* **課題**
書評によると、押川剛は「精神障害者移送サービス」を始めて何年の経験があるか。

* **本文**
書評

2017年3月号掲載

今月の新潮文庫

魂の叫びは届くのか

押川剛『子供の死を祈る親たち』

東えりか

対象書籍名:『子供の死を祈る親たち』(新潮文庫)
対象著者:押川剛
対象書籍ISBN:978-4-10-126762-3

img_201703_18_1.jpg

 約二年前、長期間ひきこもり、家族に暴力をふるう子供を説得し、精神病院へ移送するという仕事について記した『「子供を殺してください」という親たち』(新潮文庫)が上梓された後、大きな反響があったそうだ。「子育てのノウハウを教えてほしい」という相談に対し著者の押川剛は言う。――私が得意とするのは、壊れてしまった家族への危機介入であり、子供を立派な人間に育てるためのプロフェッショナルではありません――
 本書は子育て論ではない。押川の仕事は、目の前にいる瀕死の状態にある本人と家族に対して、医者のように治療を模索し回復を手助けすることなのだ。
 治癒が望めない場合はその時点での最善を尽くす。それには本人と家族とを強引に縁を切らせたり、家を含め家財道具を一切売り払って住み慣れた場所を引き払ったりさせることも多い。「精神障害者移送サービス」を始めて二十年の経験から、押川には解決策が見えるのだろう。
 とくに今回は「子供の心を壊す親」の特徴に留意している。ここ数年、多くの「毒親本」が出版されている。両親の過度な期待に応えられず、ひきこもりや家庭内暴力を繰り返す子供たちが、そこからどのように立ち直り独り立ちしたかという話には説得力がある。憎しみが親離れを促すのは少し寂しい気がするが、大人になる過程としては正常なことだろう。

データセットの項目:
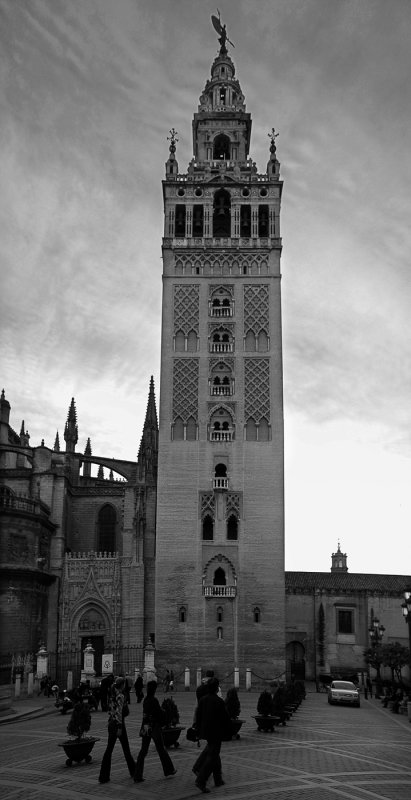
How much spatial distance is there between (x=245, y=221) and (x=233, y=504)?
17621mm

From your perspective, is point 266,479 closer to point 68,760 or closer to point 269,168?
point 269,168

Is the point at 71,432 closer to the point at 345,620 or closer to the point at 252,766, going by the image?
the point at 345,620

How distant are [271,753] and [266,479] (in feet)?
94.5

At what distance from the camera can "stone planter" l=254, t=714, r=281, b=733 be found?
2028cm

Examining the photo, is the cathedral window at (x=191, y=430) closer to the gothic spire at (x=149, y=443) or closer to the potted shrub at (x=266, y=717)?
the gothic spire at (x=149, y=443)

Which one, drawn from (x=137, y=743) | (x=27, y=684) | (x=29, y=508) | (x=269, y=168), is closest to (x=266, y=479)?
(x=29, y=508)

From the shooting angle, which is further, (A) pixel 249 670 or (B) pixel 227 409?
(B) pixel 227 409

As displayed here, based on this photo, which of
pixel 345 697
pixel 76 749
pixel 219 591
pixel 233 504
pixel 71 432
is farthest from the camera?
pixel 71 432

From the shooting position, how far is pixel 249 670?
4028cm

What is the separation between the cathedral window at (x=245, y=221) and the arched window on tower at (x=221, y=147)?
17.1ft

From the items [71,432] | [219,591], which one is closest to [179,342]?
[71,432]

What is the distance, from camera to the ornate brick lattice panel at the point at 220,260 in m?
49.0

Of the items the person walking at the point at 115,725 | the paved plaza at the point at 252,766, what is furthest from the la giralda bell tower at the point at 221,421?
the person walking at the point at 115,725

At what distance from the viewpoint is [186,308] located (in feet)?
159
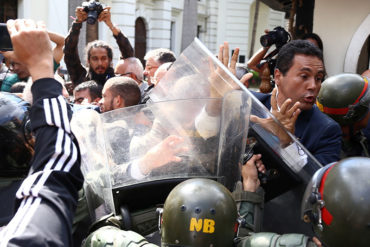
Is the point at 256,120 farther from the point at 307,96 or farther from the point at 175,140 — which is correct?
the point at 307,96

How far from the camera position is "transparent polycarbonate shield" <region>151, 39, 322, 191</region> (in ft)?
7.66

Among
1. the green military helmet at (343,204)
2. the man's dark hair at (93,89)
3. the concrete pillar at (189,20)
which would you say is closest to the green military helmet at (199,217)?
the green military helmet at (343,204)

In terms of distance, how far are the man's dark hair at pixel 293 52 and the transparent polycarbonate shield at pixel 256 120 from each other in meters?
0.92

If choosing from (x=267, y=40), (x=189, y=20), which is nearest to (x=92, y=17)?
(x=267, y=40)

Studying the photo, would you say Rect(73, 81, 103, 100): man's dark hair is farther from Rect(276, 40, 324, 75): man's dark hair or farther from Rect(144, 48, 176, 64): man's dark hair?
Rect(276, 40, 324, 75): man's dark hair

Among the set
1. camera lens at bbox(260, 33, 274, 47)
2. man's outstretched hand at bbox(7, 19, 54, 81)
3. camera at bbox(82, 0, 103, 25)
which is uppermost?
camera at bbox(82, 0, 103, 25)

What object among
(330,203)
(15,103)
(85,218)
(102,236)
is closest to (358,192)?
(330,203)

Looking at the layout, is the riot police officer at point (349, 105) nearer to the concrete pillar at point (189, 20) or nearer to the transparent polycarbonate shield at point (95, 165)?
the transparent polycarbonate shield at point (95, 165)

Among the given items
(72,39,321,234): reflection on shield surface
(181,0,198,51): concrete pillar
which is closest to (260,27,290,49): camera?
(72,39,321,234): reflection on shield surface

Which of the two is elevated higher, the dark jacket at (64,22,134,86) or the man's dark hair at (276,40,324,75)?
the man's dark hair at (276,40,324,75)

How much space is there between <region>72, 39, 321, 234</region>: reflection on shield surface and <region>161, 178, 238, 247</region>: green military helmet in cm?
23

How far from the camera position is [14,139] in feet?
7.44

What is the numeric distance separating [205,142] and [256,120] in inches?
10.1

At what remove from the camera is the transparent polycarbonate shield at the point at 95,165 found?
2.41 metres
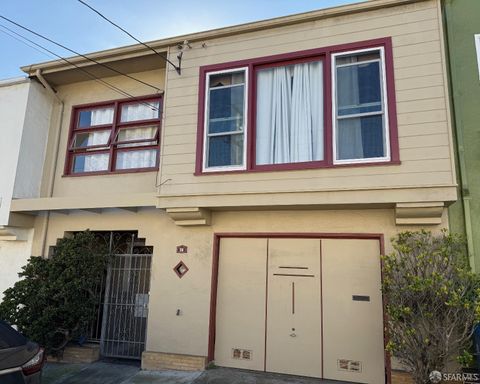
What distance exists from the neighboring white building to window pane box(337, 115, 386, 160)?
22.8 feet

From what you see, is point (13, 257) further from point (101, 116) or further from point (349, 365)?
point (349, 365)

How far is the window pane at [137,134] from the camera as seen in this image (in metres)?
8.96

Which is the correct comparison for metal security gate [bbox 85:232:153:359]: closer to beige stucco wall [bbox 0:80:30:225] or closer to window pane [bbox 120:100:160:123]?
beige stucco wall [bbox 0:80:30:225]

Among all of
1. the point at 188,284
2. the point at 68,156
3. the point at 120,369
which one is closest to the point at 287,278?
the point at 188,284

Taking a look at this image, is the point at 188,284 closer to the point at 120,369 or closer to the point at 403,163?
the point at 120,369

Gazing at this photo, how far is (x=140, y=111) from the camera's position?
9172 millimetres

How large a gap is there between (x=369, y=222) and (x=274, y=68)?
10.7 feet

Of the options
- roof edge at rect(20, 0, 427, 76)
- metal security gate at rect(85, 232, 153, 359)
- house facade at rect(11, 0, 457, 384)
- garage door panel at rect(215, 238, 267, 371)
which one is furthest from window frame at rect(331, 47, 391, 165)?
metal security gate at rect(85, 232, 153, 359)

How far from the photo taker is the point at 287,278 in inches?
280

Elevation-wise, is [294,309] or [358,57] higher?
[358,57]

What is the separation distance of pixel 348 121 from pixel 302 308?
3.31 meters

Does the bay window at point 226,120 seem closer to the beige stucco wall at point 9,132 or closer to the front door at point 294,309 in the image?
the front door at point 294,309

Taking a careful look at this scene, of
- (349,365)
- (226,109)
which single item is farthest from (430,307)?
(226,109)

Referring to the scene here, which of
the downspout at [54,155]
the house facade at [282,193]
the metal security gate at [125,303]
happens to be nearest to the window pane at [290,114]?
the house facade at [282,193]
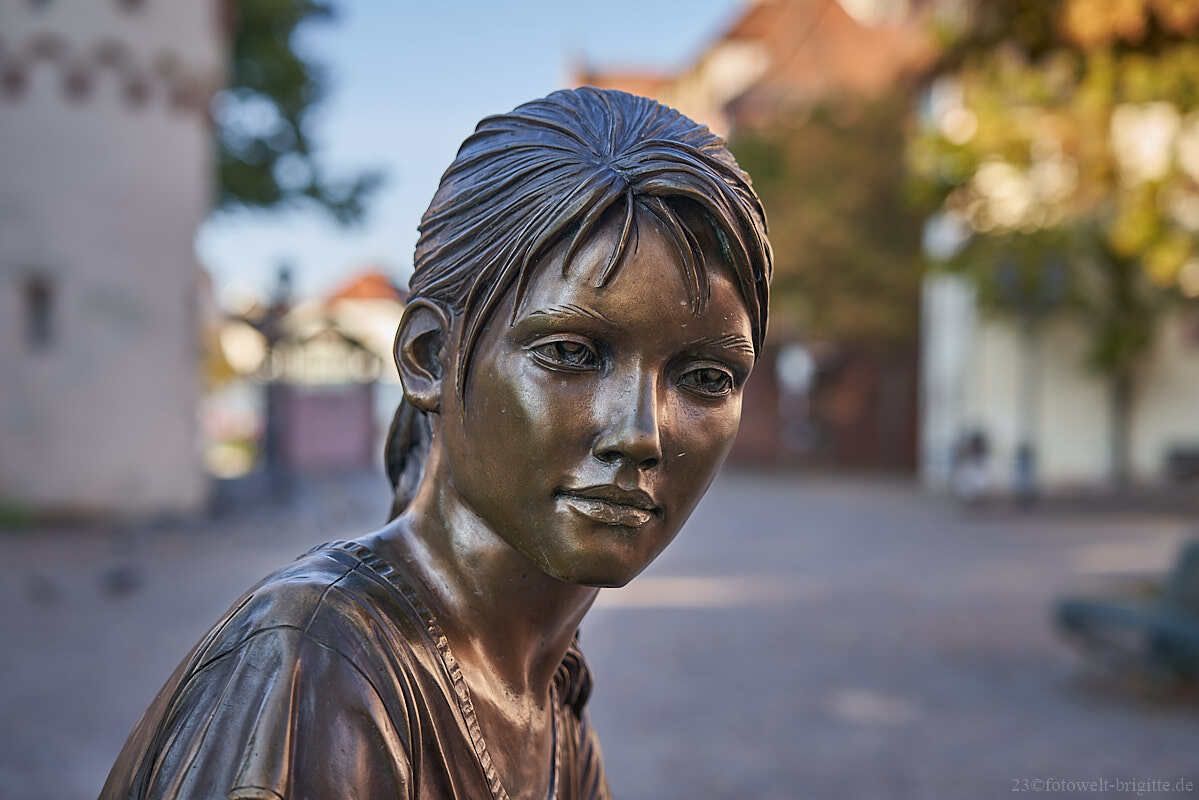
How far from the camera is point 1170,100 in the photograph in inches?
323

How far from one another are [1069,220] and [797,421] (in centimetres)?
1496

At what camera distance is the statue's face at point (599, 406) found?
129 centimetres

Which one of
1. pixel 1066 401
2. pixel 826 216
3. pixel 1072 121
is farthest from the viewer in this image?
pixel 826 216

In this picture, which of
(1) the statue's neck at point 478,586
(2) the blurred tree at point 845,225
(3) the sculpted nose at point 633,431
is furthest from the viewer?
(2) the blurred tree at point 845,225

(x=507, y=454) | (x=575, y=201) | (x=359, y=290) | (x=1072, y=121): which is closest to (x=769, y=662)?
(x=1072, y=121)

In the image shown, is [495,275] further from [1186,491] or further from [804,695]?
[1186,491]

* **回答**
二十年の経験がある。